Glucocorticoids are rarely considered as possible triggers of HPP attacks, and the mechanism is not well understood now. Steroids have been reported to cause direct myopathy, and their inherent mineralocorticoid effect can induce renal loss of potassium [17]. However, this adverse effect usually occurs with long-term use. Several possible mechanisms have been proposed for explanation of steroid induced HPP attack. First, glucocorticoids can cause insulin resistance, which results in hyperglycemia and hyperinsulinemia [18]. Insulin increases the activity and number of Na-K-ATPases, and thereby, the intracellular shift of serum potassium [19]. Insulin also inhibits the current of the inward rectifier potassium channel (Kir) and leads to a more depolarized membrane potential [20]. Second, glucocorticoids can upregulate beta-2 receptors on the cell membrane, and the interaction between beta-2 receptors and catecholamines also has a stimulatory effect on the Na-K-ATPase [21]. Third, glucocorticoids directly regulate transcription of the Na-K-ATPase, increasing the excitement potential of skeletal cell membranes [22]. However, the severity of hypokalemia after steroid use varies between individuals. Further, the incidence of HPP attack after steroid exposure is not common among patients. In our opinion, since steroid injection rarely causes HPP in clinical practices, specific genetic background or environmental factors are required to trigger HPP. Nevertheless, additional basic experiments may be needed to confirm the hypothesis.
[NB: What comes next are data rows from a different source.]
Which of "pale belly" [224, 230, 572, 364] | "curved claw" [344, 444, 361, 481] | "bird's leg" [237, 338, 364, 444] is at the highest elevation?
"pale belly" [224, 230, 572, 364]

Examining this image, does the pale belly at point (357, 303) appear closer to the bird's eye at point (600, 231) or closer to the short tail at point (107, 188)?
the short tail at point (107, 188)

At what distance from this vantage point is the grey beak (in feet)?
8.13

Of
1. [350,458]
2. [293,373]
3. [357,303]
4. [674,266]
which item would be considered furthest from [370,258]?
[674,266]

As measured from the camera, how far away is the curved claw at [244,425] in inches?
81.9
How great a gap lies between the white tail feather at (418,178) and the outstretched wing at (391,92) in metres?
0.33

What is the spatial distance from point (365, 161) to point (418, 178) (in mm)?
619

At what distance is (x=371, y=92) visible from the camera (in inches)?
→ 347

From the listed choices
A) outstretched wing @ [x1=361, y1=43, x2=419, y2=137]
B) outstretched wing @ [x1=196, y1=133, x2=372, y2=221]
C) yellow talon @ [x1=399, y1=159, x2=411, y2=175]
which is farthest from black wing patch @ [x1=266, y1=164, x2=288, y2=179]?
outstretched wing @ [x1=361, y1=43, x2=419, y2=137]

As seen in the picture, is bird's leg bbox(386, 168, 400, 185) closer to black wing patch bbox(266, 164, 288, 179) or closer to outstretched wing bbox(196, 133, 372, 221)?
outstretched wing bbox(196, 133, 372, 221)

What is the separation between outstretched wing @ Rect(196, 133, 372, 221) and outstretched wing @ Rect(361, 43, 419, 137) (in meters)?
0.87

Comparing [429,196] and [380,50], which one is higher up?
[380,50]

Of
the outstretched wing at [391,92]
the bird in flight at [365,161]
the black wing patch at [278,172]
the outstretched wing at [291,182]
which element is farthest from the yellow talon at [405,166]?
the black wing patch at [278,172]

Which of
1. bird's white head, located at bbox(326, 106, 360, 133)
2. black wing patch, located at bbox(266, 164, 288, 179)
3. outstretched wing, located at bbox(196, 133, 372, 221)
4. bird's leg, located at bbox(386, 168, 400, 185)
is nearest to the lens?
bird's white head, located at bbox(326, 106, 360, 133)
Reported cases of HPP after administration of glucocorticoids in the literature and have summarized the cases in Table 1. Of the 17 cases (including our case), 15/17 (88%) were men. The average age at attack after glucocorticoid administration was 24.6 years (except for the missing data of case #6), and four patients had previous episodes of attack in the younger age group. In our observation, most of the reaction times were within 24 hours after exposure. There were diverse in different kinds of glucocorticoid used (prednisolone, methylprednisolone, and dexamethasone), different routes of administration (oral, intravenous, and intramuscular administration), and different doses. However, most cases were based on clinical suspicion and exclusion, lacking definite evidence of a link. If a rechallenge test can be done, it will help to confirm the causal relationship.

Table 1 Information on patients who contracted hypokalemic periodic paralysis from systemic glucocorticoid administration

We report an unusual case of HPP with an attack following the administration of glucocorticoids. The importance of our finding is to remind physicians that HPP should be included in the differential diagnosis if sudden onset of generalized flaccid muscle occurs after glucocorticoid administration. Moreover, glucocorticoids should be carefully used in patients with HPP because medication may be one of the possible triggers.